### EXTRACTED TEXT
If you're willing to accept many orders of magnitude and define life as the Last Universal Common Ancestor.
For the rest of this answer, life begins 3.5 Gya with cyanobacterial mats and stromatolites and so on. Genetically the LUCA is dated to around this time, which matches the fossil record and everything's great. The LUCA can't have sprung from nothingness, so there may(will) have been (many)generations before the LUCA of things we would recognize as life, but I'm ignoring them. If they wanted to be considered they should have left descendants.

### ACTIVITY 1
Reproduce word for word the part of the passage about the Last Universal Common Ancestor that opens with the words containing "For the rest" and closes with "have left descendants.".
### ACTIVITY 2
Quote every sentence in the passage about the Last Universal Common Ancestor that contains the word "life".
### ACTIVITY 3
Carry the passage about the Last Universal Common Ancestor forward from its final sentence, writing the section that would come next.

Collected data entries:
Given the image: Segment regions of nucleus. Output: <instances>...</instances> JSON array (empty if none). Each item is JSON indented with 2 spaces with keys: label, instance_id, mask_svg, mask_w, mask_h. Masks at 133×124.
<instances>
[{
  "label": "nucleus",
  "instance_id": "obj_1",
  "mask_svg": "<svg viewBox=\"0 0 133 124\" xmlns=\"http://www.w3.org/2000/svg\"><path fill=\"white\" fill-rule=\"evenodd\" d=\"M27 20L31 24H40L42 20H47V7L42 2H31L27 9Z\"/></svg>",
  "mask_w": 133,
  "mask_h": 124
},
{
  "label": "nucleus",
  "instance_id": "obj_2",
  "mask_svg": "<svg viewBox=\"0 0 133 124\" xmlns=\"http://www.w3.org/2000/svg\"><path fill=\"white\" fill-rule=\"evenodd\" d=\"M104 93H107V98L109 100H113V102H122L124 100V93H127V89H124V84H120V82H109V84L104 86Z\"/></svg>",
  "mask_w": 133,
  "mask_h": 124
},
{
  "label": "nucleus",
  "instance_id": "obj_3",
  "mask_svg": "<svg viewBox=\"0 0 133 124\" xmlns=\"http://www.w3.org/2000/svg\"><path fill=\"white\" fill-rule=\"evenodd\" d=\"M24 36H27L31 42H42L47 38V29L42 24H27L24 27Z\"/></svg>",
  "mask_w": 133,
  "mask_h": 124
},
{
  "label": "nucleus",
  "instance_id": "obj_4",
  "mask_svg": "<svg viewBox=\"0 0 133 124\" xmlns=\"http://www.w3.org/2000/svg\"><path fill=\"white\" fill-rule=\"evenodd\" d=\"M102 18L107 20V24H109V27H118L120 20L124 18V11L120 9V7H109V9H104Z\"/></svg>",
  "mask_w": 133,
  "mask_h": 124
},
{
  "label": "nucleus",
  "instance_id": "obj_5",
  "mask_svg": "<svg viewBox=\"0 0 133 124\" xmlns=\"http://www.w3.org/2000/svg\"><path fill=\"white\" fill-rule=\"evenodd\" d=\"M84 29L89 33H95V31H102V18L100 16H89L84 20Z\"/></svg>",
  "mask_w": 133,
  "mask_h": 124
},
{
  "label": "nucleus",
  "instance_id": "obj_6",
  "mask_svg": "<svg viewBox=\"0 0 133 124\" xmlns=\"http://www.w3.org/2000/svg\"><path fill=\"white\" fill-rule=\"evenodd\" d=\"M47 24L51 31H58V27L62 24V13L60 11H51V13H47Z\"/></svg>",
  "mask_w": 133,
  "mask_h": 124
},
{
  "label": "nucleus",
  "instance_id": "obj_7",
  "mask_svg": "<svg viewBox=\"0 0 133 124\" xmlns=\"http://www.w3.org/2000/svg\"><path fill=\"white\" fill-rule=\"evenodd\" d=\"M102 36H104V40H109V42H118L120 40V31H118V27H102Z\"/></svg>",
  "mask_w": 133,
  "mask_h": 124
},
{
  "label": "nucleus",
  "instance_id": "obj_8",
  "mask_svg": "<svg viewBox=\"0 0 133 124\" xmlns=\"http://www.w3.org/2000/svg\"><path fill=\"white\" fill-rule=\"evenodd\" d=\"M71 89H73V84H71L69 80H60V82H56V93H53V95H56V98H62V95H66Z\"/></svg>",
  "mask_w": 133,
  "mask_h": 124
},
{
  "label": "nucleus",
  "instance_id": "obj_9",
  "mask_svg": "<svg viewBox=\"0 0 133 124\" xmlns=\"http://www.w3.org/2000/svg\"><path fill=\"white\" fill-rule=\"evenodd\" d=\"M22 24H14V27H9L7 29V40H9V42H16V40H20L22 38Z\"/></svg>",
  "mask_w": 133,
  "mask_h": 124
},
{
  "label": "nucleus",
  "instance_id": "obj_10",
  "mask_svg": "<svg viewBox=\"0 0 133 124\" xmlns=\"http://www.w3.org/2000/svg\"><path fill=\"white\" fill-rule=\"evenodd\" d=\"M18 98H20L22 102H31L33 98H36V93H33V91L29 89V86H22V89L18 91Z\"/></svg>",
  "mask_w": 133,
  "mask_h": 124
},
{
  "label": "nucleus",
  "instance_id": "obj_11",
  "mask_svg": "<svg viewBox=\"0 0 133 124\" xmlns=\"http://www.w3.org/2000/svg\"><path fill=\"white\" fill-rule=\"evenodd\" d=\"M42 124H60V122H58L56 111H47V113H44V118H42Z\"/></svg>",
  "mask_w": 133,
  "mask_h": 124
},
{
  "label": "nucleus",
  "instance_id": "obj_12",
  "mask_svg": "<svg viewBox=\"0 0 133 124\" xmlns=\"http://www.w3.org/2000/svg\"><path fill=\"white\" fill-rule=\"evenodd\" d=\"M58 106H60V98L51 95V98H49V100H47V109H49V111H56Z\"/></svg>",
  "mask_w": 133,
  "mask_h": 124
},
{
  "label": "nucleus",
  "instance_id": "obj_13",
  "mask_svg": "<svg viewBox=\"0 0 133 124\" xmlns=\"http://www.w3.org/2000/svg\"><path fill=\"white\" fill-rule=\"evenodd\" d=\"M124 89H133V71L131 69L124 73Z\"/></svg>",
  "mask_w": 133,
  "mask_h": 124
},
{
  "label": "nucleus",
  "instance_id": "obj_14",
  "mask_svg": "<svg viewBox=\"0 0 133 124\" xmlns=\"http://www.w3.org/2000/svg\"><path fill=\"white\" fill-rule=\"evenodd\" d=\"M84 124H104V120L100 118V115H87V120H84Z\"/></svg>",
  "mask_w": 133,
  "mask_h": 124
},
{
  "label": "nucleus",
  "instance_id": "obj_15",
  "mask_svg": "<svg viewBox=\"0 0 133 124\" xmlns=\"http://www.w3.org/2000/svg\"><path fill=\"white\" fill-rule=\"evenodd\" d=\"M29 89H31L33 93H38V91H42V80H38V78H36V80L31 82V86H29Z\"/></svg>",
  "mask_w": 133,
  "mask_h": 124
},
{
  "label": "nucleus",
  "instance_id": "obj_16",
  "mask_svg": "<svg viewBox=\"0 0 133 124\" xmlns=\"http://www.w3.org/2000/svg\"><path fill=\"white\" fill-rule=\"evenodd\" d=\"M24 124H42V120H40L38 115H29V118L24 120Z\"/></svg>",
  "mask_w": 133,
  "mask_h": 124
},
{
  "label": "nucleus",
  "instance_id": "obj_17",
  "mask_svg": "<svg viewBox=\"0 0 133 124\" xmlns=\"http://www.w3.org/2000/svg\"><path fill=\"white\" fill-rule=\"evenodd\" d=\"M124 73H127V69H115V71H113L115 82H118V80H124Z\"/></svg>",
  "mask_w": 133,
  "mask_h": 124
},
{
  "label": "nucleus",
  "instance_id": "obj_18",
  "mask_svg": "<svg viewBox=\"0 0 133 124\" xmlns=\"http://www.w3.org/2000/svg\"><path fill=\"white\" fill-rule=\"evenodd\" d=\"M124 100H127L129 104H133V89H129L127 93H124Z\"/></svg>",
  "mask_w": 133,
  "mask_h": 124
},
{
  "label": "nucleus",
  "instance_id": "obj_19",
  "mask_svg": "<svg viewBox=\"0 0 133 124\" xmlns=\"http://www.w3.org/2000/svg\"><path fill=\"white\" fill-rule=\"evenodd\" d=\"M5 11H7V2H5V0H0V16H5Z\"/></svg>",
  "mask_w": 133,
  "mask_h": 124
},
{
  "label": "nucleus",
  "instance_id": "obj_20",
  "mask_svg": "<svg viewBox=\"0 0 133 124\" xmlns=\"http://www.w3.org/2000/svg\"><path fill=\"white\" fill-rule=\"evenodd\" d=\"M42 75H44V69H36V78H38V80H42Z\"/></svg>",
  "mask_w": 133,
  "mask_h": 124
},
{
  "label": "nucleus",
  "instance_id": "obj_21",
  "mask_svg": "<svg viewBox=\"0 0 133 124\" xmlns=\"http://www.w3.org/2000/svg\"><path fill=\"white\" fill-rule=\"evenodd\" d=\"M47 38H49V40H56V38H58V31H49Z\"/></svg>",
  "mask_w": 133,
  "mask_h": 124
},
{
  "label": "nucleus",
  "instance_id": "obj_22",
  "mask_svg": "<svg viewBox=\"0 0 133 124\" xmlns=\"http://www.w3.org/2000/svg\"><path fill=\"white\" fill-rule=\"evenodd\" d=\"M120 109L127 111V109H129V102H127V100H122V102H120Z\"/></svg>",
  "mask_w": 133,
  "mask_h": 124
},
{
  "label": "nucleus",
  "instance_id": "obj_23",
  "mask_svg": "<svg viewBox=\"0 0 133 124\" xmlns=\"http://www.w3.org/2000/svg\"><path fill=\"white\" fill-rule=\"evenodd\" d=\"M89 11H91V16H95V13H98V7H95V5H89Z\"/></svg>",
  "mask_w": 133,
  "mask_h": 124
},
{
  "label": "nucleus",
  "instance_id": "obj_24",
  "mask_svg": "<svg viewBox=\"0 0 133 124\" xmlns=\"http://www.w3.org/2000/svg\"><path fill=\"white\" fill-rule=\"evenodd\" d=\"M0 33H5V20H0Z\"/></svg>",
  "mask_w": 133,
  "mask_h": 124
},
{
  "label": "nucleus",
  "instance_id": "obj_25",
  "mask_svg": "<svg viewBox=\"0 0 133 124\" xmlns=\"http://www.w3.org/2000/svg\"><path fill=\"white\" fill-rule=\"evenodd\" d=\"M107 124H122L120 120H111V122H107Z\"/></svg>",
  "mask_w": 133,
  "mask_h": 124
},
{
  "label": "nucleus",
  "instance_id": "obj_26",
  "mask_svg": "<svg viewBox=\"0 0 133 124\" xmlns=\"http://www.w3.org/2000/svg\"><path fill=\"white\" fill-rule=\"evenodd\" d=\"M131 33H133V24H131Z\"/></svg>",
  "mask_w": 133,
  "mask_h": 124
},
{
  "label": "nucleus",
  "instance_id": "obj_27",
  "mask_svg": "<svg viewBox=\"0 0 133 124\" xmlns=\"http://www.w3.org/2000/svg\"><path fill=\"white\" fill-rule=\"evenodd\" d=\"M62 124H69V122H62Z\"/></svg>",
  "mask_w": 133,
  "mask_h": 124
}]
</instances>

### EXERCISE RESPONSE 1
For the rest of this answer, life begins 3.5 Gya with cyanobacterial mats and stromatolites and so on. Genetically the LUCA is dated to around this time, which matches the fossil record and everything's great. The LUCA can't have sprung from nothingness, so there may(will) have been (many)generations before the LUCA of things we would recognize as life, but I'm ignoring them. If they wanted to be considered they should have left descendants.

### EXERCISE RESPONSE 2
- If you're willing to accept many orders of magnitude and define life as the Last Universal Common Ancestor.
- For the rest of this answer, life begins 3.5 Gya with cyanobacterial mats and stromatolites and so on.
- The LUCA can't have sprung from nothingness, so there may(will) have been (many)generations before the LUCA of things we would recognize as life, but I'm ignoring them.

### EXERCISE RESPONSE 3
The fastest doubling times for modern bacteria are about 7-9 minutes but most are longer. E. coli takes about 20 minutes, and yeast takes hours. Given the 3.5 billion year clock, that gives an upper bound of about 1x10^14 generations. (Green sea turtles take 20-30 years to reach sexual maturity, or 1.1x10^9 generations). Something a bit representative is probably Pelagobacter ubique, which is vastly successful and takes about 29 hours to divide. Averaging out ice ages and so on and skipping the slowing of generations multicellularity probably implies(the Cambrian explosion is 82% of the way to the present day, being only 543 million years ago. We could account for it, but our guesses on generation time are way more inaccurate than any possible effect that could have) would estimate about 1x10^12 generations.